Brexit Legality Challenged: Susan Wilson v. The Prime Minister
For the last three months, as lead claimant versus the Prime Minister, I have been living and breathing the UK in EU legal challenge. I have learnt some new terminology and spent hours reading documents which might as well have been written in Swahili. Mostly, I been doing a lot of waiting, and then some more. The premise of our case against the Prime Minister is this – we are asking the High Court to find on two issues that could fundamentally alter the Brexit process:
- To declare the Referendum result invalid due to the Leave campaign’s proven disregard for spending rules.
- To subsequently find that the basis for Theresa May’s decision to trigger Article 50 is unreliable because of this wrongdoing. To argue that the referendum produced a small majority in favour of leaving is an irrational basis for such a momentous and far-reaching decision.
IN THE PHOTO: Bremain members at the People’s Vote March to demand a vote on the final Brexit Deal PHOTO CREDIT: Susan Wilson – Bremain.
The Government has responded to our challenge. Its arguments contend that our claim was out of time, having not been submitted within a set timescale following either the referendum itself, or the triggering of Article 50.
We argue that we are within time as the Electoral Commission’s findings that Vote Leave broke the law have only recently been published.
All legal arguments/documents from both sides are available on our website:
Our challenge hit a stumbling block when the High Court refused permission for a substantive hearing.
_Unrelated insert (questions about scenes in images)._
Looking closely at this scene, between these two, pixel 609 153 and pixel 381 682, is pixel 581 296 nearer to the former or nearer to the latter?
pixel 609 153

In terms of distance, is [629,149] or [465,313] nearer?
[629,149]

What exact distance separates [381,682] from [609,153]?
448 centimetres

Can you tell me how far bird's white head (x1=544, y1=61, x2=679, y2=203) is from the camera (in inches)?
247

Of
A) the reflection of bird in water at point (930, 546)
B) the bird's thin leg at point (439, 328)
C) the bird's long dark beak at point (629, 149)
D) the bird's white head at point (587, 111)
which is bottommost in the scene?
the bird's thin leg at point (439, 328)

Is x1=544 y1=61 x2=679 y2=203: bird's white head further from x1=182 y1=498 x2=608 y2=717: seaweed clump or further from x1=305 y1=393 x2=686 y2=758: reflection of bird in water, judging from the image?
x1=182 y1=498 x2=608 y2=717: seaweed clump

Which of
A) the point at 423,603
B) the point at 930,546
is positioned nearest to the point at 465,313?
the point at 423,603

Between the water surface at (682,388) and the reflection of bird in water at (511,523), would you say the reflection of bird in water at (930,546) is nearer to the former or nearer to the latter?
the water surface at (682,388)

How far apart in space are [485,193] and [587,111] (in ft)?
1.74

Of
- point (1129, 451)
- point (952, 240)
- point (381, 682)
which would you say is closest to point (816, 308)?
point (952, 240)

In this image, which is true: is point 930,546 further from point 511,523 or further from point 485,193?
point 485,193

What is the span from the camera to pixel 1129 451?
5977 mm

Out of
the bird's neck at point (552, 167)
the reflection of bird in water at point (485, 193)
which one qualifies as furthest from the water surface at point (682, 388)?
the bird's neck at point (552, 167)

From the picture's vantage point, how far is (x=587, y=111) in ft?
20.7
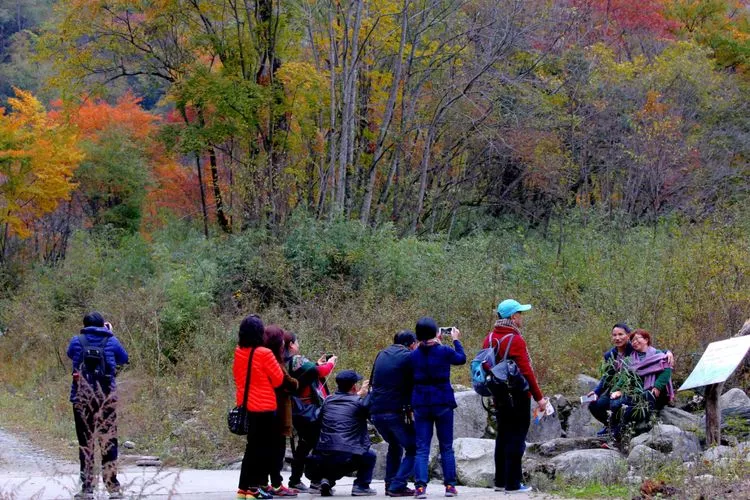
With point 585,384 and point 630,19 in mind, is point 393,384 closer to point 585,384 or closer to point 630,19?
point 585,384

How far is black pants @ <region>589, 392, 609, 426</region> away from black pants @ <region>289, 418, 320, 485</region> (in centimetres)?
365

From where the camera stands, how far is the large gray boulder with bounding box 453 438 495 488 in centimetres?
1045

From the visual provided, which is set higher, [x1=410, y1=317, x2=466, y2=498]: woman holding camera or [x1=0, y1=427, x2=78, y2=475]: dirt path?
[x1=410, y1=317, x2=466, y2=498]: woman holding camera

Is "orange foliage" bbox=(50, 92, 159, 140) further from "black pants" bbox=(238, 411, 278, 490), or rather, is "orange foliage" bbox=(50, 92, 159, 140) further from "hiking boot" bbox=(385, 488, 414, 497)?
"hiking boot" bbox=(385, 488, 414, 497)

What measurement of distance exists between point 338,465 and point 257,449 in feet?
3.35

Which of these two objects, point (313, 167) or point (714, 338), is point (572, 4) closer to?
point (313, 167)

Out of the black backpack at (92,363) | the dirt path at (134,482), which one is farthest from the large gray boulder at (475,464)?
the black backpack at (92,363)

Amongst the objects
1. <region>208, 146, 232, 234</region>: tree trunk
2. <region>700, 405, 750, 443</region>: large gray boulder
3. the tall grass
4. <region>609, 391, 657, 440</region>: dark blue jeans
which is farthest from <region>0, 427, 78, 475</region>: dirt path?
<region>208, 146, 232, 234</region>: tree trunk

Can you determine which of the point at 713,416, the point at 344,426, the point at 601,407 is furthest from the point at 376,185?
the point at 344,426

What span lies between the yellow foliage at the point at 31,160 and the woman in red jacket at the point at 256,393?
2186 centimetres

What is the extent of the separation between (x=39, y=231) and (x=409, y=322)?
23.9 meters

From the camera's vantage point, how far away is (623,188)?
27625 mm

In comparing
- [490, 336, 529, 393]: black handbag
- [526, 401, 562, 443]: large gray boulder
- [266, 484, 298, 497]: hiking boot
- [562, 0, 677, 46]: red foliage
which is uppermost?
[562, 0, 677, 46]: red foliage

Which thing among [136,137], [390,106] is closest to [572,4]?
[390,106]
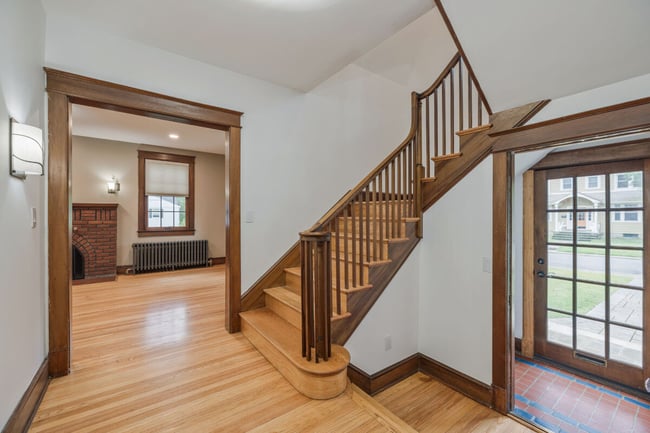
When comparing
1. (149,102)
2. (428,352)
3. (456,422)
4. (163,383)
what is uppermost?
(149,102)

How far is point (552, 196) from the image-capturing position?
3205mm

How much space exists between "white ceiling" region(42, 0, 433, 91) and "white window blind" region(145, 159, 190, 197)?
446cm

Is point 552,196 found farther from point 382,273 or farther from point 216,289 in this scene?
point 216,289

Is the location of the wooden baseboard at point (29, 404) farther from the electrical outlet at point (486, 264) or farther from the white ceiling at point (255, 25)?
the electrical outlet at point (486, 264)

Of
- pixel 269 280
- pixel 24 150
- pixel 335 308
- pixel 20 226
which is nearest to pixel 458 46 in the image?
pixel 335 308

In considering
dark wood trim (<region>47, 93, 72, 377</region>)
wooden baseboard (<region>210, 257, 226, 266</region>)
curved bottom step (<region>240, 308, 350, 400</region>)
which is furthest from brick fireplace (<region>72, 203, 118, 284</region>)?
curved bottom step (<region>240, 308, 350, 400</region>)

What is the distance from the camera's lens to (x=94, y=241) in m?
5.51

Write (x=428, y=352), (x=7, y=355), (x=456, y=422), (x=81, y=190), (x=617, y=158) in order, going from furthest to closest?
1. (x=81, y=190)
2. (x=428, y=352)
3. (x=617, y=158)
4. (x=456, y=422)
5. (x=7, y=355)

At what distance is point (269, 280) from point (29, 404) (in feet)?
6.42

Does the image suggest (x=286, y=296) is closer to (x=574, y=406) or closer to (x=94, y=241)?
(x=574, y=406)

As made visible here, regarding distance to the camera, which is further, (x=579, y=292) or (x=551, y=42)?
(x=579, y=292)

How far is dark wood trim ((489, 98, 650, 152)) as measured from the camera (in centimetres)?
172

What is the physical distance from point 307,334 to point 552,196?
315 cm

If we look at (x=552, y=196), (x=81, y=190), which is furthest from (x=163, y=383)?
(x=81, y=190)
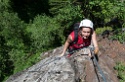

However, the swift action of our legal team meant a “Notice of Renewal” was submitted within 7 days and an oral permission hearing was secured.
IN THE PHOTO: Members of Bremain in Manchester – Stop Brexit March on the Tory Party Conference 2017. PHOTO CREDIT: Susan Wilson – Bremain.
We are now waiting for this to take place on 7th December 2018. Unusually for this type of proceeding, the Government will also be attending and making representations via its top Barrister, First Treasury Counsel, Sir James Eadie QC. Sir James represented the Government in the Gina Miller Article 50 proceedings at the Supreme Court at the end of 2016.
We are looking forward to the opportunity to present our case in person, rather than on paper, and to ask the court for a full ‘substantive hearing’ as soon as possible.
The illegalities that form the basis of our case have been big news recently with more revelations surrounding Arron Banks & his campaign, Leave.EU. Banks has been referred to the National Crime Agency, and the Information Commissioner’s Office has recently imposed fines having made further findings that Banks and his campaign broke data protection laws.
Our solicitors wrote to Theresa May’s representatives on 6th November asking her to rethink her position in light of these new findings. Her refusal to take any action in relation to these recent discoveries is irrational considering the importance of the decision to leave the EU.
The scale and frequency of the allegations has meant that questions are starting to be asked by politicians. The public mood seems to have shifted too. Both Remainers and Leavers alike have been shocked by the scale and frequency of the allegations coming to light. Accepting the result of the referendum has been difficult for many, myself included, based as it was on so many lies and misrepresentations of a future wonderland outside of the European Union. However, it’s a different matter entirely when illegal activity has been proven, and the source of the funding for Leave.EU’s overspend is unknown.
IN THE PHOTO: Bremain members at the People’s Vote March to demand a vote on the final Brexit Deal. PHOTO CREDIT: Susan Wilson – Bremain.
We have heard far too often that Brexit is the ‘will of the people’. But we now know that the result of the 2016 Referendum was tainted by illegal overspending and breaches of data protection laws.
Had an MP done these things in the course of a general election, they would rightly lose their seat in the Commons and a by-election would be held to replace them. Yet the Prime Minister’s position is that the most constitutionally important decision in a generation can be similarly tainted by such illegality, and should be treated as Holy Writ. That is wholly irrational.
I don’t know where this journey will take me and wouldn’t want to make a prediction about our chances of success, but we’re still here, we’re still fighting and we’re still feeling positive. If we win, Brexit could be stopped in its tracks. If we lose, we will at least have helped to expose the sheer madness of basing such an important decision on such unsound foundations.
A further referendum is becoming increasingly likely by the day, and is garnering ever more support. The next one must be fought fairly, legally and under increased scrutiny – then we might truly be able to respect the referendum result.